The answer should hold only the lines from the one containing "Sun-n-Sand Hotel, Mumbai: View" through the one containing "ANTIQUE PRIMITIVE WOOD" in the entries below, copied exactly, without pictures.

* [Entries provided]
- Opening Delimiter -
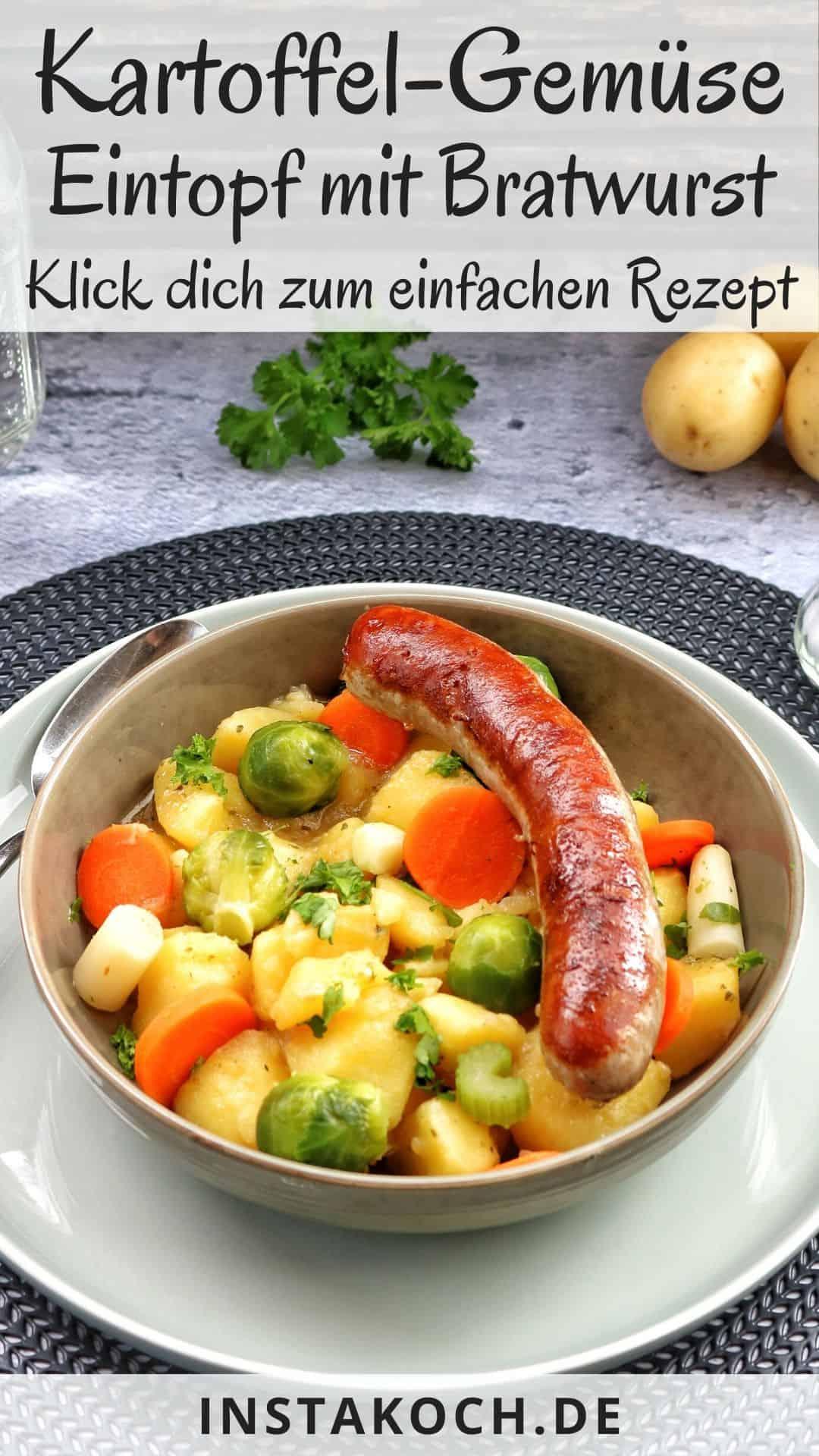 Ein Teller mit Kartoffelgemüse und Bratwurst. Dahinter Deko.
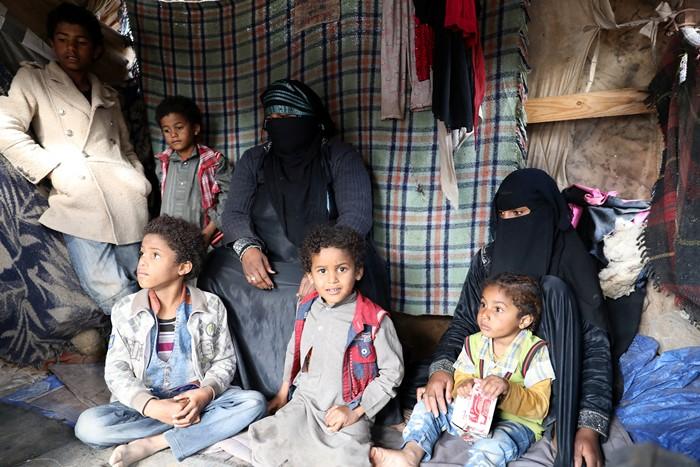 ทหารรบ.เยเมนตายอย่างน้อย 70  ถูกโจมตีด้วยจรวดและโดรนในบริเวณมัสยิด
- Closing Delimiter -
- Opening Delimiter -
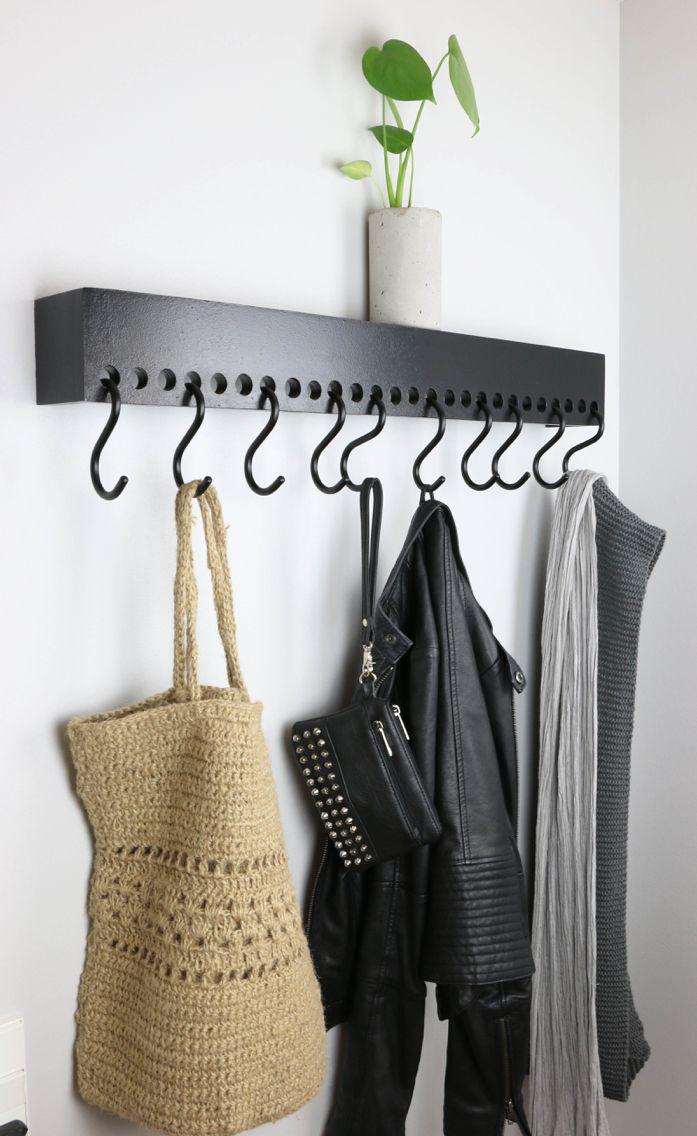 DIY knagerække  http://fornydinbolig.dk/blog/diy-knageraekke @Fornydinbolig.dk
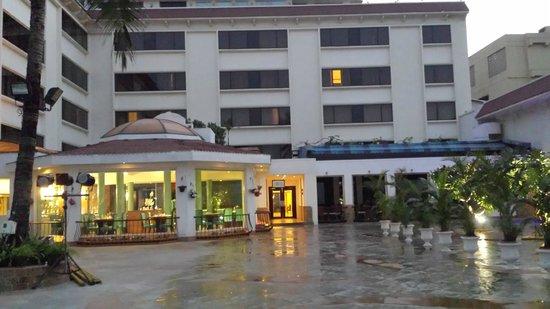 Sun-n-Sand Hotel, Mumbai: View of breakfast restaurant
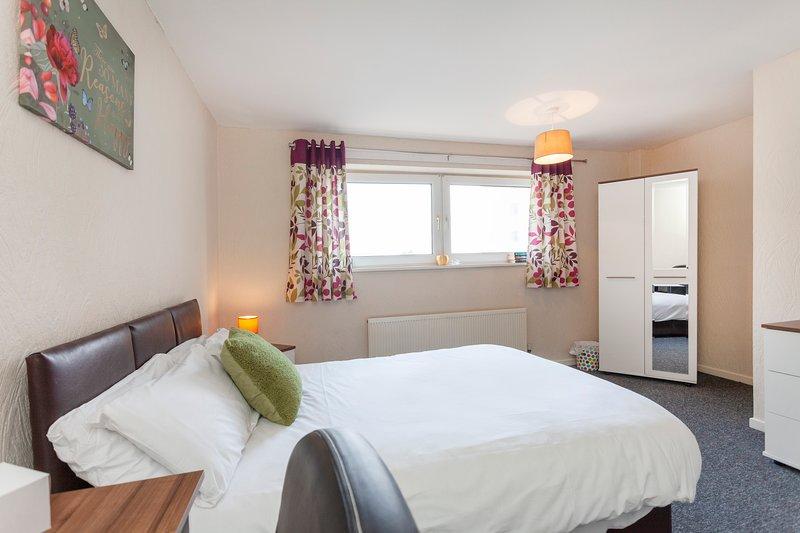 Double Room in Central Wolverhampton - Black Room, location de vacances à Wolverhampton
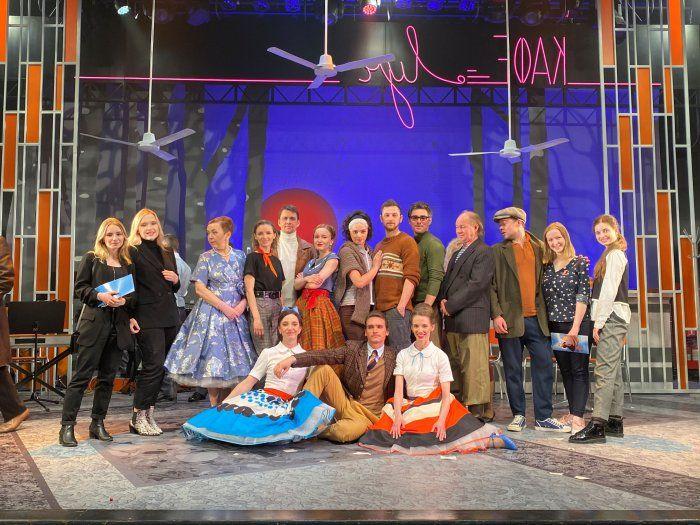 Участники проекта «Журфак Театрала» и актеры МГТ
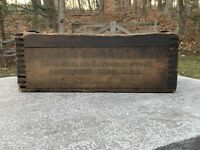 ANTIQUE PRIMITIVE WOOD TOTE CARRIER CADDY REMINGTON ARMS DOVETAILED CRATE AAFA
- Closing Delimiter -
- Opening Delimiter -
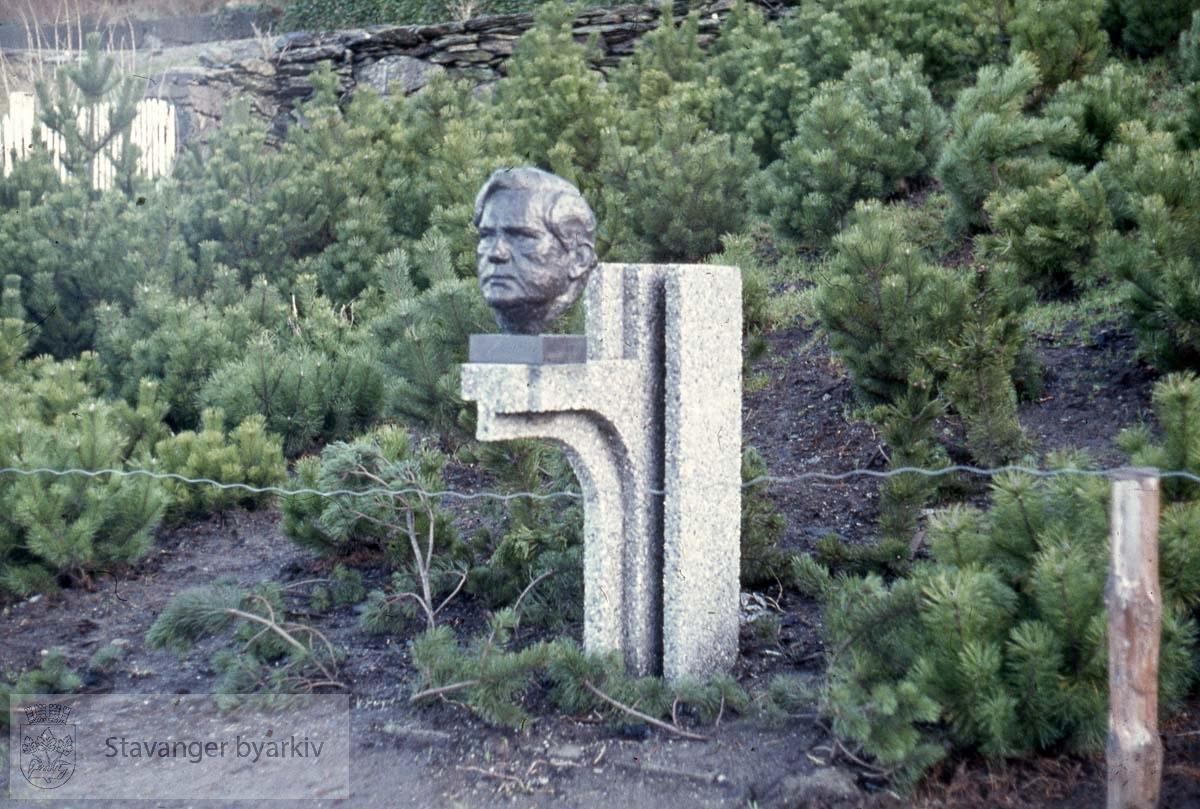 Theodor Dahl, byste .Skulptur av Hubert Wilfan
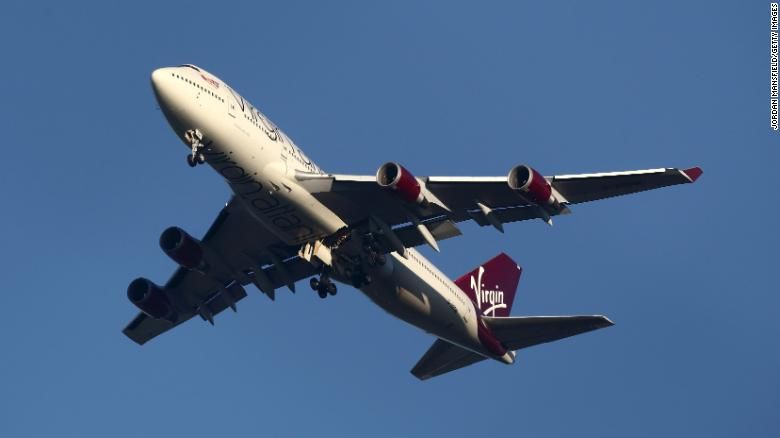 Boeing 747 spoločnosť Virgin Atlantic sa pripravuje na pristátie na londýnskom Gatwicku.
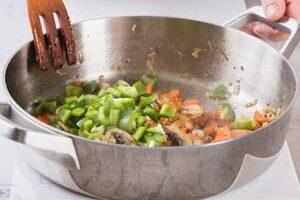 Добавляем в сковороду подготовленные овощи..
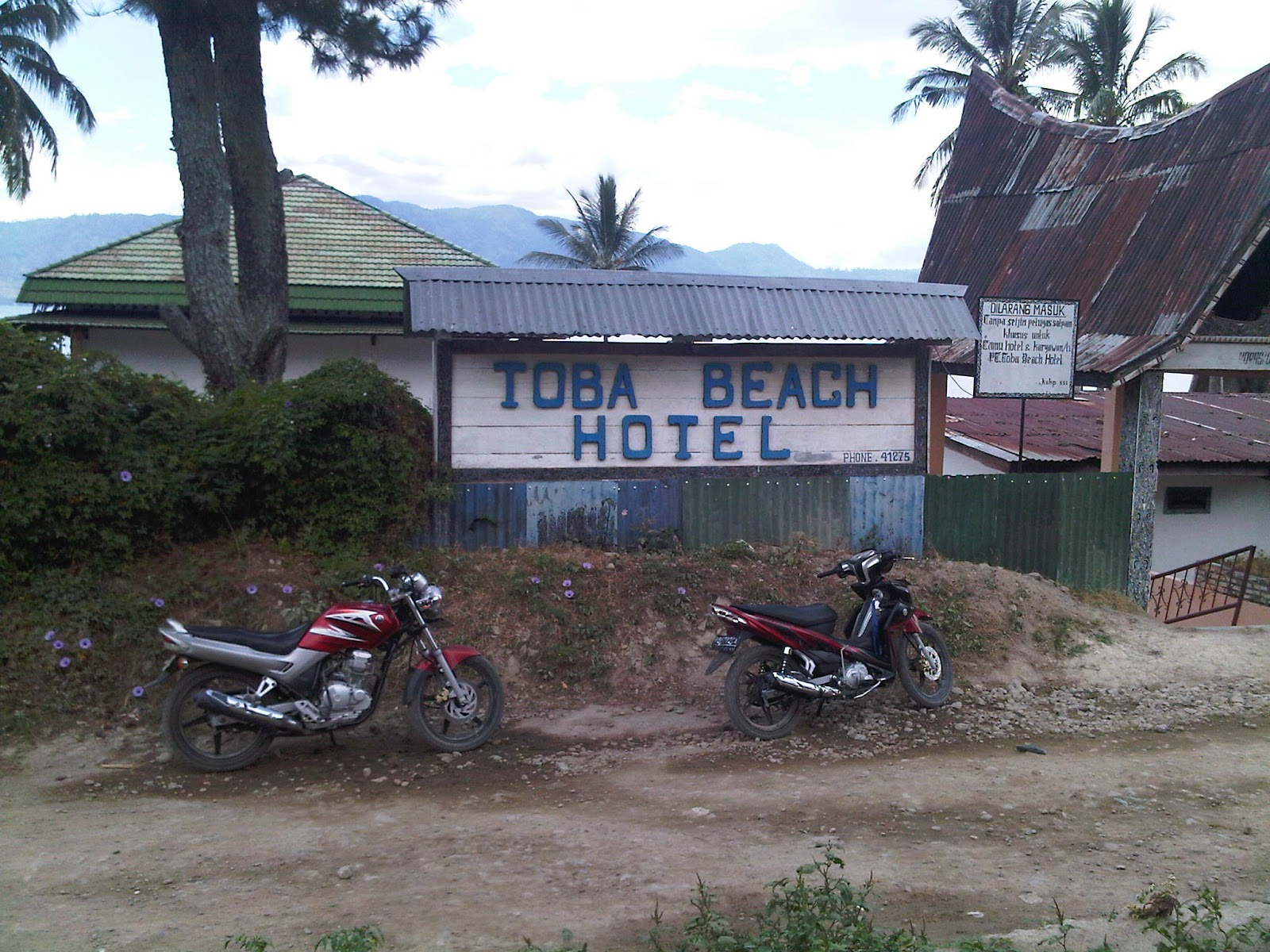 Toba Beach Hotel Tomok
- Closing Delimiter -
* [Output for this task]
 Sun-n-Sand Hotel, Mumbai: View of breakfast restaurant
 Double Room in Central Wolverhampton - Black Room, location de vacances à Wolverhampton
 Участники проекта «Журфак Театрала» и актеры МГТ
 ANTIQUE PRIMITIVE WOOD TOTE CARRIER CADDY REMINGTON ARMS DOVETAILED CRATE AAFA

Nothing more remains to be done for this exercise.